Selected passage:
━━━━
Making a similar conversation that I was giving you earlier, there are the responsibilities of the machine learning engineers that work in the feature teams. Because if I think that the engineers that work on the platform has to focus on the platform, and I have a couple of organizational intuition to share later, I think that the features MLEs, they are not just strictly technical, in a sense that they shouldn't just take care of the technology, they shouldn't just take care of deploying machine learning models in production. A lot of the reasons why machine learning engineers working in the feature teams are more in different teams, is because there are going to be a lot of domain knowledge, business expertise that they have to gather during their years. A machine learning engineer that is working in the personalization team or recommendation team, has a lot of knowledge on what does it mean to recommend people to people in a two-sided marketplace, as is a dating app. People in safety are very familiar with, which are the challenges that happen on a dating setting for an integrity and safety standpoint, marketing, so that you have to work together, even with other families of roles inside the same team. A big part of their job is indeed discovery. As I was telling you earlier, when I was telling you the wide area of responsibility of machine learning engineers, a good chunk of their time is understanding, not just, ok, let's put there a machine learning model because the business is asking us to put a machine learning model, the business is asking us to use generative AI. They have to understand where the machine learning model is going to be applied. They have to understand deeply, which is the business use case that they're going to serve, which are the metrics that the model is going to try to uplift, which are the features that are available at the time that the inference is going to happen. These kinds of experience knowledge is built over time, and is the full responsibility of the feature machine learning engineers.

Once again, when you understand the problem, then you have to design and train a model. It can be the full end-to-end, can just be helping out different people in the team to make sure that everything is designed and trained according to standards, and which are the technologies that are going to be available at inference time. Then, of course, deploy and connecting the dots. The work of a feature MLE is much easier as mature is the machine learning platform. In a sense that I would love to go around and interview all the people that are working with machine learning nowadays. I bet that the smaller the team is, the more, every time, a new machine learning project is going to be like reinventing the wheel. Every time you have a different technology, and one month ago you managed to deploy an XGBoost, now you have to deploy a TensorFlow model, and you have to start all over again. You have to understand a new framework. You have to understand a new library. You have to understand a new technology, for example, Docker. While in the past, you just run a Python script. The more a team gets mature, I think that this will take the time to deploy to go from a model binary, a TensorFlow file, to actually adding a running HTTP gRPC service, is a good proxy for how mature is your machine learning or data science team. This is the full responsibility of the feature MLEs in all the services team inside the wider data science team.

Organizational Intuition

Finally, some machine learning, in a sense that one of the take-home points, is that finally there is some machine learning, what the audience would have expected to be machine learning. It's something that is going to be the responsibility of the machine learning feature teams, while the platform is going to be more dedicated to building the machine learning platform, as the name suggests. Now we want to spend a lot of time on these organizations' intuition on how at the moment we are setting up our machine learning practitioner in Bumble. On top you will see data science as a whole because, at the moment, we have a centralized data science team that has their own leadership, their own VP, CTO. Then there are different service leads. Let's go on the far-left hand side, there is a lead that is leading, for example, the integrity and safety or recommendation team. This team is cross-functional by design, in a sense that I strongly believe that a team that is focused on machine learning is much more effective, as lethal as is just focused on machine learning. The team that works on personalization owns the area end-to-end. The team that is focused on integrity and safety owns the area end-to-end. Inside the team, you can find data scientists, you can find machine learning scientists that design and train their models. You can find machine learning engineers, they have their own leadership because as I was outlining is particularly important to be an expert in the domain of interest. This is very scalable, because a new area, a new opportunity comes in, you can just create another service team that is just getting familiar with the area, that is understanding which are the possibilities, and is starting to train and design and deploy machine learning models.
━━━━
(Dataset records)
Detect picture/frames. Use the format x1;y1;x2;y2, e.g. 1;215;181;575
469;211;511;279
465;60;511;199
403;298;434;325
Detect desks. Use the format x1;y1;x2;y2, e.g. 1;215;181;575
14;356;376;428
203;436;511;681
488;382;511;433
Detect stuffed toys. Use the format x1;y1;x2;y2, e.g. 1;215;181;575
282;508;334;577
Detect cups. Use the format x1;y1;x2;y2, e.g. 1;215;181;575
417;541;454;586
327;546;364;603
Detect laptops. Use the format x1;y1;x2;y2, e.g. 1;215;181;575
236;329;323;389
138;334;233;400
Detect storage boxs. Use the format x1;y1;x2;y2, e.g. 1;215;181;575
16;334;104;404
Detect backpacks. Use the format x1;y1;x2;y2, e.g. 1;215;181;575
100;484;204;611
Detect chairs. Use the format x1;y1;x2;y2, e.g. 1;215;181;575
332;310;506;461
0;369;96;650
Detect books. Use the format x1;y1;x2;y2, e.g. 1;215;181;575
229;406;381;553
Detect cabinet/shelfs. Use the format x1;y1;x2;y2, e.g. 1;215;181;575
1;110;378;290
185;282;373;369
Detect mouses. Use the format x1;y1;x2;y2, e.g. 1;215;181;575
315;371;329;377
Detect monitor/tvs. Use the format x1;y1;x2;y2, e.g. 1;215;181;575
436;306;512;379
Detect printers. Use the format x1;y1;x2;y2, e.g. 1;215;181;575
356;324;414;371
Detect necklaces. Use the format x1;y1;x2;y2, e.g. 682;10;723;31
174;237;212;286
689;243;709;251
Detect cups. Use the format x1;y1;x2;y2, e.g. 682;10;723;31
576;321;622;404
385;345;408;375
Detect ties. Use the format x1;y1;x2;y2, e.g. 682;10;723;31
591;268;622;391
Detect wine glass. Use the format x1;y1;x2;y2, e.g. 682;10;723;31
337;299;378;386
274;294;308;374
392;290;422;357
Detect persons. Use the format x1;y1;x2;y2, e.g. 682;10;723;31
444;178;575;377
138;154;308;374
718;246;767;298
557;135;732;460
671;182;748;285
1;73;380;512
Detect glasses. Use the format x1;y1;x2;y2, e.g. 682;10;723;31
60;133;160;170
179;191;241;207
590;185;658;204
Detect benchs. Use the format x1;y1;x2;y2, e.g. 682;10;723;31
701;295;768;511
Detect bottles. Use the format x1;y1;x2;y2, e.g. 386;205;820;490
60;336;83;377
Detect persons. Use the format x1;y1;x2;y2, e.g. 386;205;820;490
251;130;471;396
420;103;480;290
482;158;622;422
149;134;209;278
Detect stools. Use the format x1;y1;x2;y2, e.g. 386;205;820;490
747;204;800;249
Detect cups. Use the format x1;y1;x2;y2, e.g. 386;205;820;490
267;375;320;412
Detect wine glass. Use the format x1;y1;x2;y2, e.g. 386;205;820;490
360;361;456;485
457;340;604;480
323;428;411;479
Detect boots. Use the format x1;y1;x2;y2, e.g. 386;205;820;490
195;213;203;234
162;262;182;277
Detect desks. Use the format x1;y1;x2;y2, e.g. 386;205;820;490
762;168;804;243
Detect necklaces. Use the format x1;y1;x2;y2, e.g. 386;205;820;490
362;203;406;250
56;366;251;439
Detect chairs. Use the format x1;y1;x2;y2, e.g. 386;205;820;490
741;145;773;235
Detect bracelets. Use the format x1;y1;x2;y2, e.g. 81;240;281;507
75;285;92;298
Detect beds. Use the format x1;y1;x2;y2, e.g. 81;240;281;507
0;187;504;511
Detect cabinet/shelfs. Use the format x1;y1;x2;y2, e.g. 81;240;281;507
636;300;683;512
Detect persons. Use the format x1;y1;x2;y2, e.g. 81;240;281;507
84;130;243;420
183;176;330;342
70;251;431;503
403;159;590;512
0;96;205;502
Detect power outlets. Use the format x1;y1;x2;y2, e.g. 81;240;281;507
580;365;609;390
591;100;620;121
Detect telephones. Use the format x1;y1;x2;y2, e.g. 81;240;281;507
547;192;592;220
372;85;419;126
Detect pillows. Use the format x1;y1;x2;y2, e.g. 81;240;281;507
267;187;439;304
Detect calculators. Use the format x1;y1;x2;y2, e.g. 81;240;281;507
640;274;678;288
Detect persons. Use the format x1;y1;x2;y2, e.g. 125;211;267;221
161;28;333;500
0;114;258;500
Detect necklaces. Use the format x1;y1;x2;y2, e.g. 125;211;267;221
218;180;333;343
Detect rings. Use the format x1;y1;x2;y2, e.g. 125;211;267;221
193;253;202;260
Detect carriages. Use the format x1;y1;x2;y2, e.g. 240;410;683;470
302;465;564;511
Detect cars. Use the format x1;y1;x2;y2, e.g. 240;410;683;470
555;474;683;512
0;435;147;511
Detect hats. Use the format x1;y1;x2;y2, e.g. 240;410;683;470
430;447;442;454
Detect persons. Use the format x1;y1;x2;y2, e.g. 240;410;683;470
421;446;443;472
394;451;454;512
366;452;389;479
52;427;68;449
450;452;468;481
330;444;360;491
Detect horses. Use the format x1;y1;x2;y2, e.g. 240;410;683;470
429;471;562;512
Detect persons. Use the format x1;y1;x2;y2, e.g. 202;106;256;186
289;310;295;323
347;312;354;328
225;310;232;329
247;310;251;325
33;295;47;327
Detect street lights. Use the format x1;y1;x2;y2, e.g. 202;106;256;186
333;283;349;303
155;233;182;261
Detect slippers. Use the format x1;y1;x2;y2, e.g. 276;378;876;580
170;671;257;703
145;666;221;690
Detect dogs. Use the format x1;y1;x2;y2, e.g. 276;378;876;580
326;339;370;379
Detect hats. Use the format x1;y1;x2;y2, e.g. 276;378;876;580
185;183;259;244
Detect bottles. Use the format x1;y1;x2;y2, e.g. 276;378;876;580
━━━━
In the passage on machine learning teams, what kind of platform is given as an example of a two-sided marketplace?

Reply to the task: A dating app.